What experimental artifacts are you ignoring?
Collectively, as a scientific community, we have so many blind spots. I remember running into one of these blind spots about 15 years ago.
As a junior faculty member, I was joining a collaboration with a few other faculty in my department, to develop a full-factorial manipulative lab experiment to understand how environmental conditions affect animal decisions to behave more socially. Our C. elegans guy explained to us how these critters perform “social feeding” under certain conditions. Because C. elegans is a worm that lots of people raise in the lab, fitting large numbers of animals in a single petri dish, we thought this model system for development, neurobiology, cell biology, and such could be used to ask some questions about the fundamentals of animal behavior and the formation of social groups.
So, we wrote a grant. We designed a set of experiments to create groups of these worms, and place them in a variety of environmental conditions to test some great questions about the emergence and function of social behavior. At the time, I thought it was a cool use of a model system to ask questions in a field that doesn’t typically use that model system. Because everybody in C. elegans-land apparently knew that these worms behave socially but didn’t have a grand understanding about how this was shaped by the environment, other than as a response to food availability.
As we were finishing the grant, a metaphorical bomb dropped. (I honestly forget if it was before we submitted or after it went to review. This was 15 years ago, it’s all kind of blurry. Actually, come to think of it, I was taking care of a baby at the time. The lack of sleep probably has something to do with the fuzzy memory.) This was the bomb: A new paper came out and demonstrated that the “social feeding behavior” was essentially a physiological response to oxygen stress.
This worm simply wouldn’t perform its “social behavior” unless it was subjected to oxygen levels much higher than it would typically experienced in the wild. You see, before these worms became a model system for the lab, they were just known as worms that hang out in the soil. It turns out the soil they hang out in typically has much higher CO2 levels and much lower O2 levels than the air that you and I breathe. And they evolved to be used to it. So much that, it appears, ambient oxygen levels are higher than they prefer, and this “social behavior” is essentially a stress response. Which pretty much invalidated our set of experiments as planned.
While this was not a good day for me, can you imagine how all of the worm people must have felt?! Of course, this means that now all C. elegans labs are keeping their worms in incubators at the worms’ preferred O2 level (5-10% O2, instead of the ambient 21%). Right? Nope.
As far as I’m aware, the modus operandi for maintaining worms in typical C. elegans labs is to keep them at ambient oxygen levels, unless there’s a big reason for doing otherwise.
Which means that nearly every paper coming out about C. elegans is being done when the animal is experiencing hyperoxic stress. Are these experiments always designed with this in mind? Are they interpreted in this light? How many findings are less useful because of this experimental artifact?
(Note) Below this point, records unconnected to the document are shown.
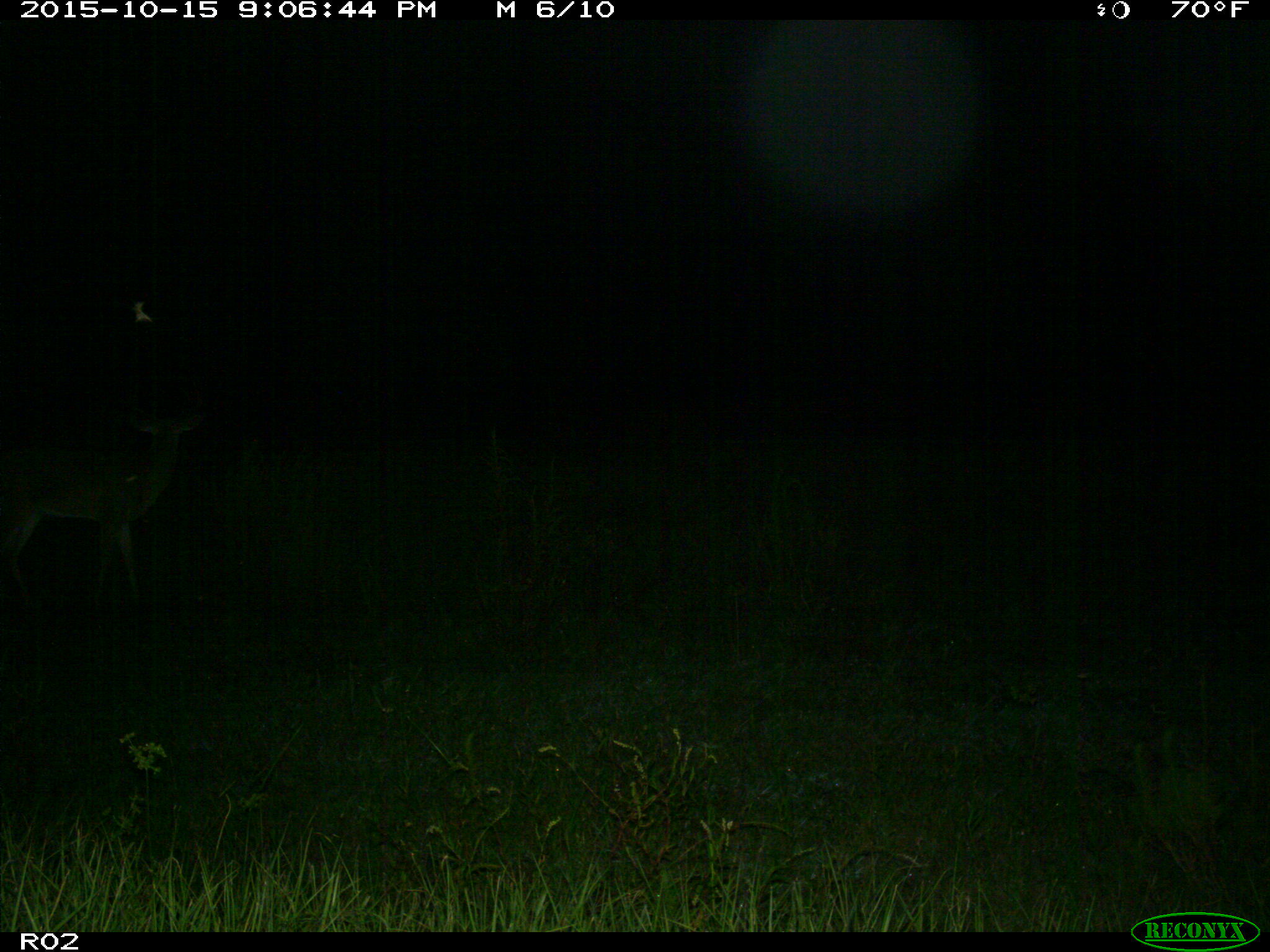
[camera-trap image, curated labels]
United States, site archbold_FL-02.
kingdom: Animalia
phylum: Chordata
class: Mammalia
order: Artiodactyla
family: Cervidae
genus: Odocoileus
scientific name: Odocoileus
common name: deer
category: unidentified deer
I hadn’t thought about this worm oxygen thing for years. What reminded me? This:
<rant> For this and other reasons, it's incredibly frustrating having to defend work on cell division in an in vivo, developmental system that appears to contradict studies performed in in vitro cell culture <end rant> https://t.co/1PaxaB5aWU
— Needhi Bhalla (@NeedhiBhalla) January 4, 2019
I’m not a cell biologist and I’d be unwise to talk trash about research using cell cultures. But in general, clearly, it is reasonable to surmise that there are are a metric crap ton of experimental artifacts from growing cells in a lab, eh? And it must be super duper important to make sure that what we conclude from cell cultures also makes sense in vivo, right?
In my realm, this problem might be manifesting itself when folks study ant colonies in the lab. Some ant colonies, like groups of C. elegans worms, are kept in the lab in petri dishes. Bigger colonies of ants and colonies of bigger ants are typically kept in plastic tubs, with a few test tubes or vials for moisture and nesting. They might be in a light-controlled environment, but probably not. The spatial structure and physical properties of nests in the lab are radically different than in the field. Like in the C. elegans situation, might we expect ambient gradients of carbon dioxide must influence how ants use the nest and behave?
The more we learn about how ant colonies work collectively to perform tasks as a single unit, the more we realize that this is about the interactions between individuals and how they share information with one another (or don’t share information with one another if not interacting with one another). These relationships are heavily structured by the size and shape of the nest. So, then, what are the limits of applying what we know about lab colonies when trying to understand what happens outside the lab?
It turns out that some ant people are really good about thinking about these things. It turns out, surprisingly enough, that carbon dioxide levels don’t influence nest use or construction. In one species at least. And while it is really hard to look at ants that are nesting underground, some folks who work in lab model systems have gone to substantial efforts to make sure that lab phenomena are recapitulated in the field, or go to the field to make sense of what happens in the lab.
Nevertheless, there are lots of scientists who are essentially in denial of the artifacts of laboratory manipulations, who don’t think much about them and don’t design experiments to take them into account as much as is needed.
In your field, what are the artifacts of manipulation and sampling that people are overlooking?